Selected text:
-=-=-=-=-
In the face of death, the adrenaline narrative shows the connection between death and loved ones. This is seen in Into the Wild through McCandless’ dying S.O.S plea, “I AM OUT COLLECTING BERRIES CLOSE BY AND SHALL RETURN THIS EVENING. THANK YOU. He signed the note ‘CHRIS MCCANDLESS’” (Krakauer 198). This notion of signing his birth given name rather than Alexander Supertramp showed how McCandless recognized the severity of his situation that he may perish. By giving his birth name, he is allowing himself to be discovered and found by his loved ones. If he wanted to be remembered by those he encountered on his journey, he would have signed it Alexander Supertramp, because surely, those who crossed him would remember his unique name. This was his attempt at letting those who knew him before his great adventure aware of his final whereabouts, and to no longer worry if he is still out there. In his final moments, in the face of mortality, McCandless is seen rekindling the once burned connection of his loved ones, demonstrating how people who partake in high adrenaline adventures are faced with death, they resort to their loved ones. McCandless had also perished in the sleeping bag his mother had made him. Seeing as though he made a large sum of money working for Wayne, he could have replaced his sleeping bag with a new one that did not hold any meaning. His final resting spot of his mother’s sleeping bag proved to show a connection between him and his loved ones.

Further along, Into Thin Air also shows loved ones in a time of death. When Rob Hall was stranded above the rest of his team, what appears to be just in the nick of time, his wife calls and asks to speak to Rob. Rob says, “I love you. Sleep well, my sweetheart. Please don’t worry too much,” (Krakauer 247). In his last moments, he reassures his loved ones of his feelings and of his safety. Although Rob was not aware that this would be his last human contact, the theme of loved ones and death is portrayed nonetheless. Unfortunately, adrenaline narratives portray many instances of actual mortality, but through the death, the message of keeping your loved ones close speaks volumes from both McCandless’ and Rob’s actions. Rob’s actions additionally reflect a feeling of invincibility near death, as he conveys to his loved one feelings of optimism while he is in the face of death. In his final dialogue with his wife and teammates, he remains very positive and completely sure that he will survive the night, as he says, “In the context of the altitude, I’m reasonably comfortable,” (Krakauer 247). Rob recognizes the danger of his high altitude but ignores the danger in the face of death, assuring those around him that he is safer than he actually is. Rob’s communication between his loved one and his teammates shows how invincibility is seen in the face of death, as well as the importance of reassuring love to those who matter the most in dangerous situations. 

According to some scholars, the adrenaline narrative is tailored to men. In Martin Green’s book, The American Adventure, he explicitly explains the genre’s tendency to favor men, as he states how, “The adventure tale was written almost exclusively for a masculine audience,” (1). Notice how he does say adventure tale, but throughout his narrative, he often references adrenaline like adventures where men face life or death consequences, or essentially, the adrenaline narrative. However, there can be a distinct difference between the adrenaline narrative and the adventure narrative, as an adrenaline narrative can be an adventure narrative, but an adventure narrative is not always an adrenaline narrative. Every adventure narrative does not always feature the key element of a heightened sense of adrenaline, thus separating the two. For the purpose of this essay, his views are included, as his definition seems to align closely with the adrenaline narrative.
-=-=-=-=-
Data section:
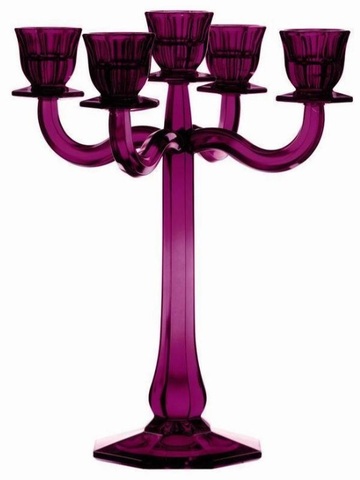 RAVELLO - Подсвечник 5-ти рожковый 30 см хрусталь светло-фиолетовый (candleholder)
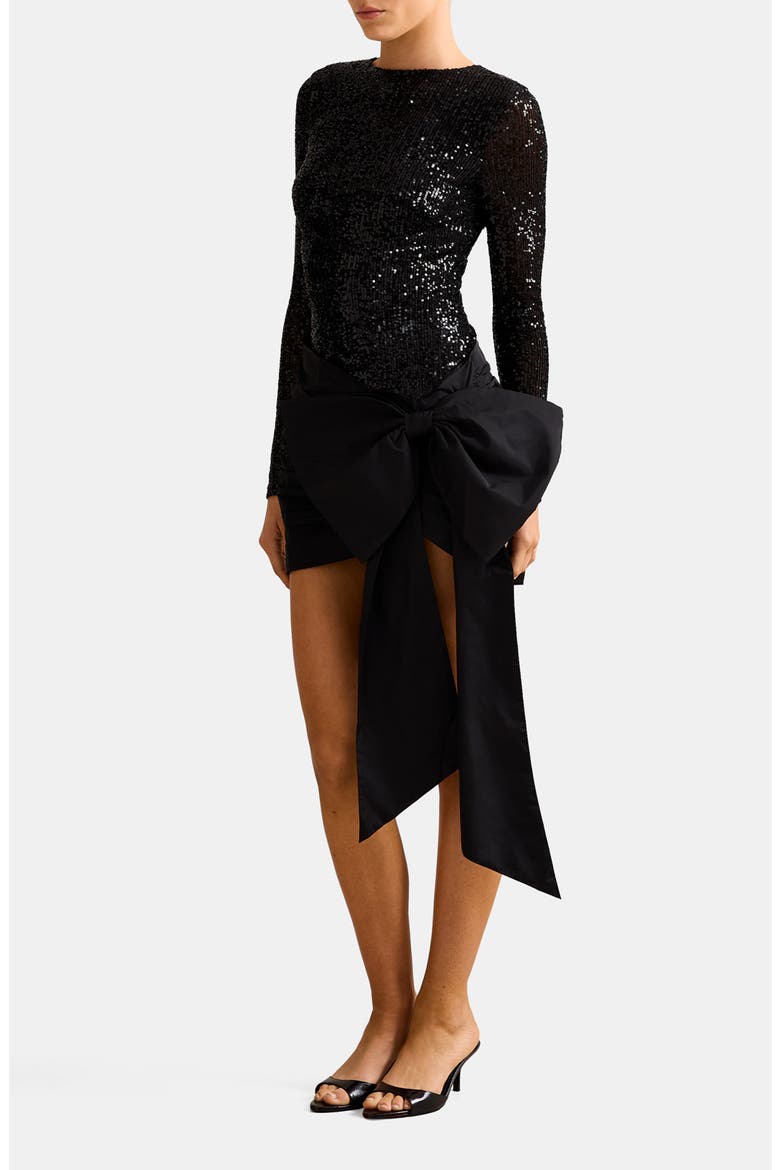 Dolly Sequin Bow Long Sleeve Cocktail Minidress, Alternate, color, BLACK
-=-=-=-=-
Exercise aim:
Could you extend the essay on adrenaline narratives, picking up after its last sentence? The material comes from a different source than the essay.

Your response:
 The adrenaline narrative can include the adventures of females; however, most scholars tend to single out the male gender and highlight how nature is a catalyst for the greatest masculine qualities to be portrayed. Because of this, masculinity will be explored in this essay, regardless of how the genre can be positively benefitted from women. Green does not only explain the audience being primarily men, but he goes forward in stating how, “‘Adventure’ is linked to ‘manliness’,” (1). Green states how through taking these adventures, it separates the men from the boys. Green says, “Adventure (the experience) has been a great rite of passage from boyhood to manhood, as in the boy scout movement,” (6). Green believes men entering nature is a ‘rite of passage’. Green explains masculinity through the use of binaries, explaining what men are by showing what they are not.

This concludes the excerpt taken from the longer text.